You may see lines such as:

<policy domain="module" rights="none" pattern="{PS,PDF,XPS}" />
<policy domain="coder" rights="none" pattern="PDF" />

which then needs to be disabled so that PDF processing is allowed, either by removing that line or commenting it out:

<!-- <policy domain="module" rights="none" pattern="{PS,PDF,XPS}" /> -->
<!-- <policy domain="coder" rights="none" pattern="PDF" /> -->

Naturaly, you will need root access to modify that file. If that solves the problem, then this issue will turn out to be a duplicate of #1216 .

goska commented 1 year ago

I'll ask people managing the server if changing security policy is acceptable.

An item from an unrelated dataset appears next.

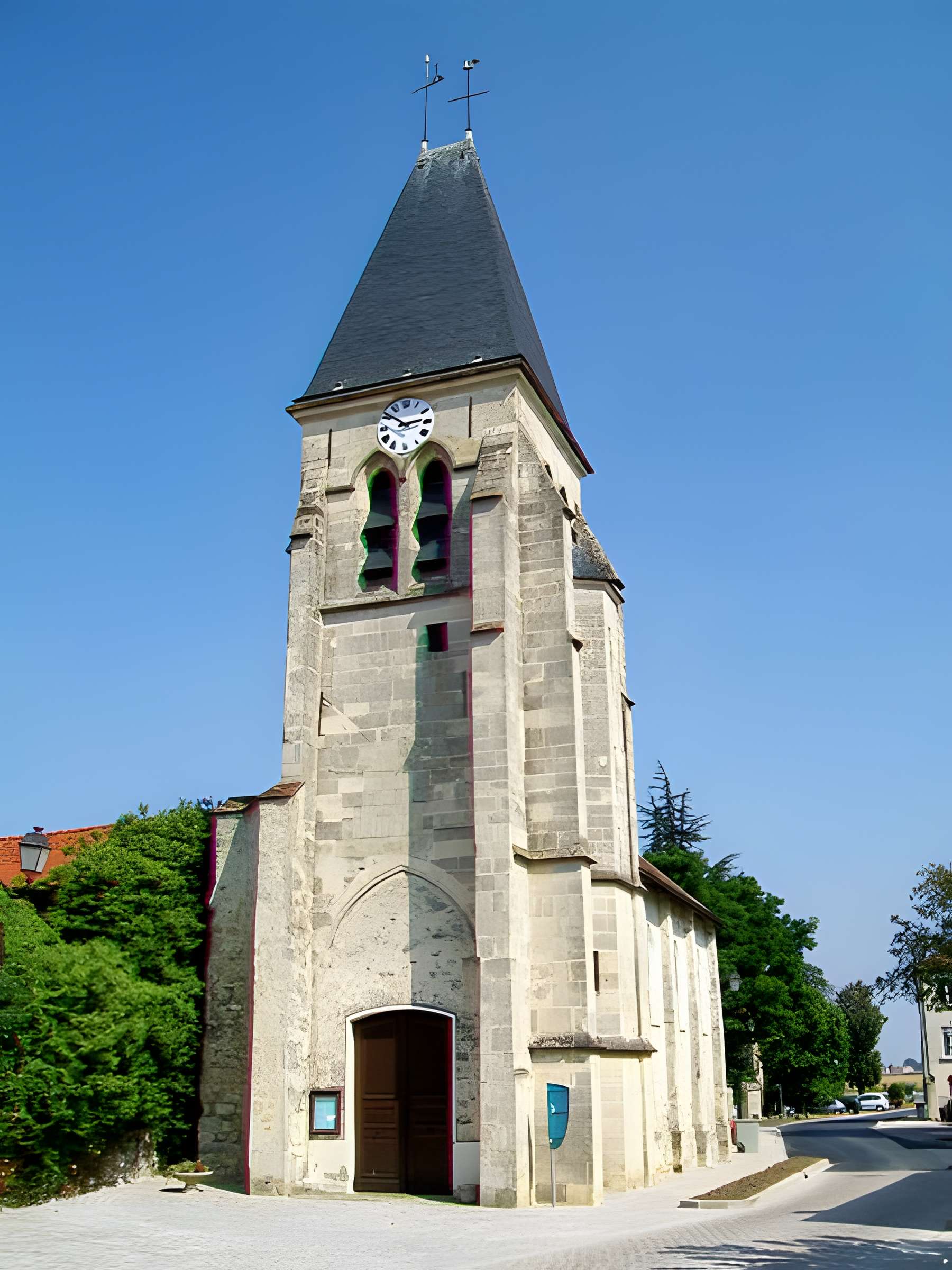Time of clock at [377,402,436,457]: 2:50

xworld21 commented 1 year ago

Partially off-topic: I'd recommend converting PDF outside of latexmlpost, using e.g. dvisvgm. latexmlpost should be smart enough to detect files with the same name but different extension, and prefer SVG over PDF. Or at least, I believe it works like that at the moment. This is assuming you want to convert PDF to SVG, which is normally the best way to go unless you have specific compatibility issues.

On top of the security holes, ImageMagick does a terrible job at converting vector graphics to vector graphics: it rasterises the image, then traces it, with very poor results. It should be absolutely avoided for any PDF/EPS -> SVG conversion.

goska commented 1 year ago

Thanks for advice, @xworld21. @dginev, the list of "delegates" installed on my new server is the same as yours, so the issues with conversion of pdf images are most likely due to the security policy settings. I am not sure what may be causing problems with conversion of gif images.